#### DATASET EXTRACT
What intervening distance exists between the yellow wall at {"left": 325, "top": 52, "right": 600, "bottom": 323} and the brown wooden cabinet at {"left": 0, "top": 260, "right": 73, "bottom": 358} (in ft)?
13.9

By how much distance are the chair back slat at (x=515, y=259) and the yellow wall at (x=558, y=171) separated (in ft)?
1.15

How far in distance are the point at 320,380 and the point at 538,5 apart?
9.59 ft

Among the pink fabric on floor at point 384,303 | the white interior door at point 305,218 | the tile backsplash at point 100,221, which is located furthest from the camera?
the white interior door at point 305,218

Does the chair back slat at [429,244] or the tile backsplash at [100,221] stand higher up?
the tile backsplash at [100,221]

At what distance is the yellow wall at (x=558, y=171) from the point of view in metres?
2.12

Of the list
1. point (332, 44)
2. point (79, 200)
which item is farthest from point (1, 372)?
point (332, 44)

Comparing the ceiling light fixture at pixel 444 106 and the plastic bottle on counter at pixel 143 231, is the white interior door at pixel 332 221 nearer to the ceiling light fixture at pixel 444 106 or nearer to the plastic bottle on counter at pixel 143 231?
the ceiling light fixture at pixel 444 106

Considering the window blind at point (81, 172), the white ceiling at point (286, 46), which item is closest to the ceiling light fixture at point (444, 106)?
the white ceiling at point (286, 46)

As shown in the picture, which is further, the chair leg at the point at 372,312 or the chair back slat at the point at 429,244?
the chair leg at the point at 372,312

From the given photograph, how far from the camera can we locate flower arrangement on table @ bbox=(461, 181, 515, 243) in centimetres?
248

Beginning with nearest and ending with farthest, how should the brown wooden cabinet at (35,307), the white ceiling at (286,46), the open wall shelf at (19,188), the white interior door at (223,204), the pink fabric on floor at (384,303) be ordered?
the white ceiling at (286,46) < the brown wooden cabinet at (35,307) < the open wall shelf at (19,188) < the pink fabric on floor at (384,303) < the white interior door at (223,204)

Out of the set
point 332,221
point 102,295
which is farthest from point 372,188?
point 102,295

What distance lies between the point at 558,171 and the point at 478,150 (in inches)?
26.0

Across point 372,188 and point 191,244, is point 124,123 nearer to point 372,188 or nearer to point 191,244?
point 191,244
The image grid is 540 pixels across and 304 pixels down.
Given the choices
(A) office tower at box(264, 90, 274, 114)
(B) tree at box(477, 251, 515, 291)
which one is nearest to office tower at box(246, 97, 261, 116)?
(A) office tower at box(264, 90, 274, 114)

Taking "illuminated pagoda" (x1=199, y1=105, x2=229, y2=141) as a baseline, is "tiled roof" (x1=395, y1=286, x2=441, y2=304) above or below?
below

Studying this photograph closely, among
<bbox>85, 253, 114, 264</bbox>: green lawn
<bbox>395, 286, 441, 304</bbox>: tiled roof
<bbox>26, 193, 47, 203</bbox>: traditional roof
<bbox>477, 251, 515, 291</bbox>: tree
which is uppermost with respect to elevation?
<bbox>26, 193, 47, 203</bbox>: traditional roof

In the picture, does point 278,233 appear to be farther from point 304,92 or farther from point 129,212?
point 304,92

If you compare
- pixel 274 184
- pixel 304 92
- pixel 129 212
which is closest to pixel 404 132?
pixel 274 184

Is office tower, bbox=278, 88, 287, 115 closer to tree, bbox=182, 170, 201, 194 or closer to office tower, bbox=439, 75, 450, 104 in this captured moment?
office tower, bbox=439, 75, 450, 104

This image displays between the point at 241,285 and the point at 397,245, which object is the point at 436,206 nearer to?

#### GIVEN INSTRUCTION
Repeat the material above with every "yellow wall" switched to "beige wall", leaving everything else unchanged.

#### TASK RESULT
What intervening distance exists between the beige wall at {"left": 325, "top": 52, "right": 600, "bottom": 323} and the brown wooden cabinet at {"left": 0, "top": 260, "right": 73, "bottom": 358} (in ft)?
13.9

By how much distance are the chair back slat at (x=515, y=259) and the beige wall at (x=558, y=171) separated (in ft)?
1.15

How far in distance are the point at 320,380 and the point at 538,5 apart?
9.59 ft

Among the pink fabric on floor at point 384,303 | the white interior door at point 305,218 | the tile backsplash at point 100,221, which is located furthest from the camera?
the white interior door at point 305,218

Does the chair back slat at [429,244] or the tile backsplash at [100,221] stand higher up?
the tile backsplash at [100,221]

At what distance is the beige wall at (x=558, y=171) from the point of view in metres?
2.12

Of the list
1. point (332, 44)
2. point (79, 200)
which item is farthest from point (1, 372)?
point (332, 44)

Comparing the ceiling light fixture at pixel 444 106 and the plastic bottle on counter at pixel 143 231, is the white interior door at pixel 332 221 nearer to the ceiling light fixture at pixel 444 106 or nearer to the plastic bottle on counter at pixel 143 231?
the ceiling light fixture at pixel 444 106

Considering the window blind at point (81, 172), the white ceiling at point (286, 46), which item is closest to the ceiling light fixture at point (444, 106)?
the white ceiling at point (286, 46)

As shown in the picture, which is further, the chair leg at the point at 372,312 or the chair back slat at the point at 429,244?
the chair leg at the point at 372,312

From the given photograph, how far from the camera can we locate flower arrangement on table @ bbox=(461, 181, 515, 243) in centimetres?
248

Beginning with nearest and ending with farthest, how should the brown wooden cabinet at (35,307), the white ceiling at (286,46), the open wall shelf at (19,188), the white interior door at (223,204), the pink fabric on floor at (384,303) be ordered?
the white ceiling at (286,46) < the brown wooden cabinet at (35,307) < the open wall shelf at (19,188) < the pink fabric on floor at (384,303) < the white interior door at (223,204)

Out of the set
point 332,221
point 102,295
which is farthest from point 372,188?
point 102,295

What distance lies between the point at 558,171 and the point at 478,150 (in inches)?
26.0

Across point 372,188 and point 191,244, is point 124,123 nearer to point 372,188 or nearer to point 191,244?
point 191,244
The image grid is 540 pixels across and 304 pixels down.
Given the choices
(A) office tower at box(264, 90, 274, 114)
(B) tree at box(477, 251, 515, 291)
which one is nearest to office tower at box(246, 97, 261, 116)?
(A) office tower at box(264, 90, 274, 114)

Taking "illuminated pagoda" (x1=199, y1=105, x2=229, y2=141) as a baseline, is "tiled roof" (x1=395, y1=286, x2=441, y2=304) above or below?
below

Studying this photograph closely, among
<bbox>85, 253, 114, 264</bbox>: green lawn
<bbox>395, 286, 441, 304</bbox>: tiled roof
<bbox>26, 193, 47, 203</bbox>: traditional roof
<bbox>477, 251, 515, 291</bbox>: tree
which is uppermost with respect to elevation?
<bbox>26, 193, 47, 203</bbox>: traditional roof

In the picture, does point 278,233 appear to be farther from point 304,92 or farther from point 129,212?
point 304,92

If you compare
- pixel 274 184
- pixel 304 92
- pixel 129 212
which is closest to pixel 404 132?
pixel 274 184

Is office tower, bbox=278, 88, 287, 115 closer to tree, bbox=182, 170, 201, 194 or closer to office tower, bbox=439, 75, 450, 104 in this captured moment?
office tower, bbox=439, 75, 450, 104

This image displays between the point at 241,285 and the point at 397,245, which object is the point at 436,206 nearer to?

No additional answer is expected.